INPUT DATA.
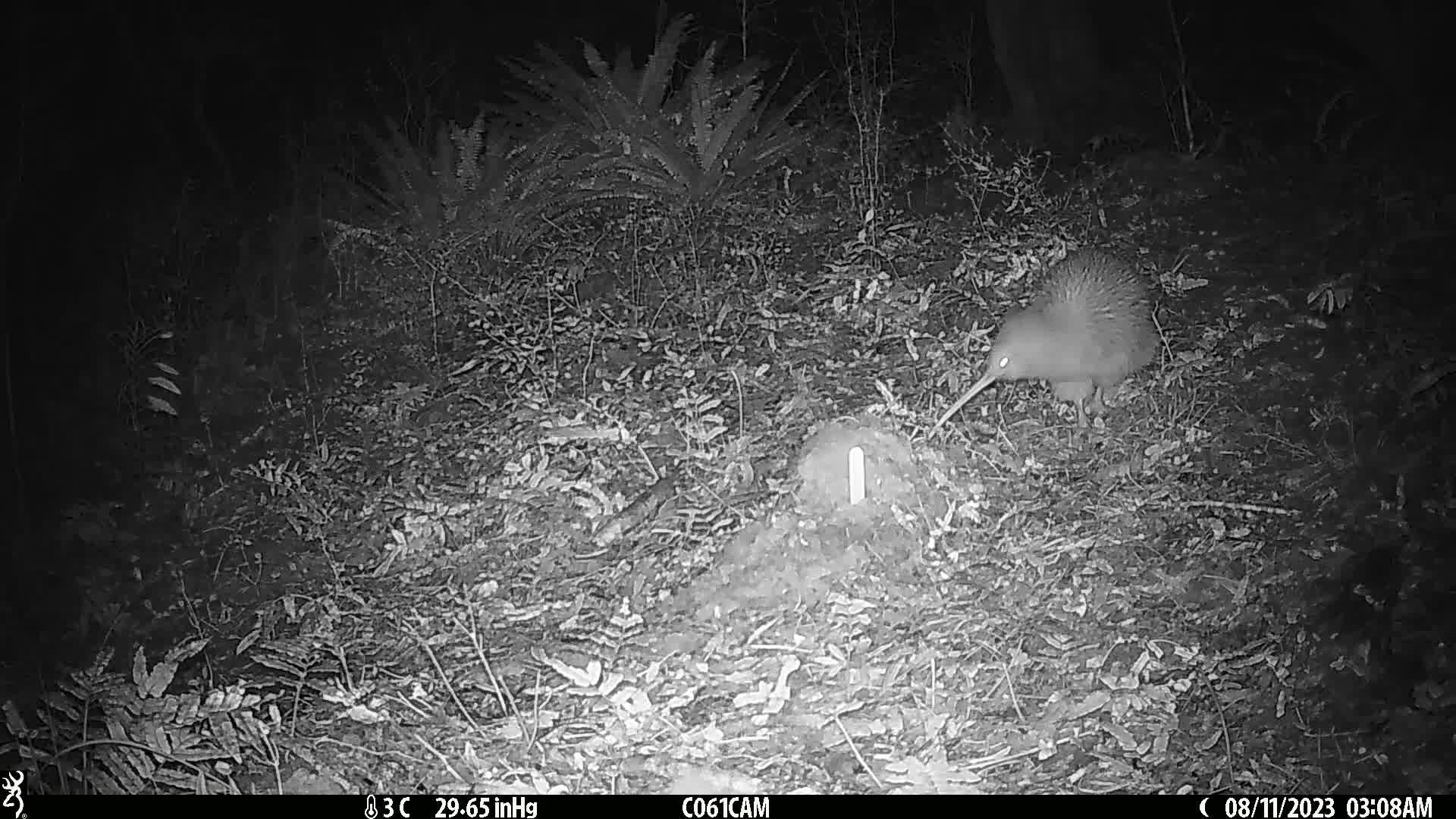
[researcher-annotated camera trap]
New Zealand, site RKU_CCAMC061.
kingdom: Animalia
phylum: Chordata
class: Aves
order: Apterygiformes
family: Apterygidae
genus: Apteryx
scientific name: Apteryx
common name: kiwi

AIM OF THE EXERCISE.
Omitting the images, copy the listing exactly.

TASK SOLUTION.
[researcher-annotated camera trap]
New Zealand, site RKU_CCAMC061.
kingdom: Animalia
phylum: Chordata
class: Aves
order: Apterygiformes
family: Apterygidae
genus: Apteryx
scientific name: Apteryx
common name: kiwi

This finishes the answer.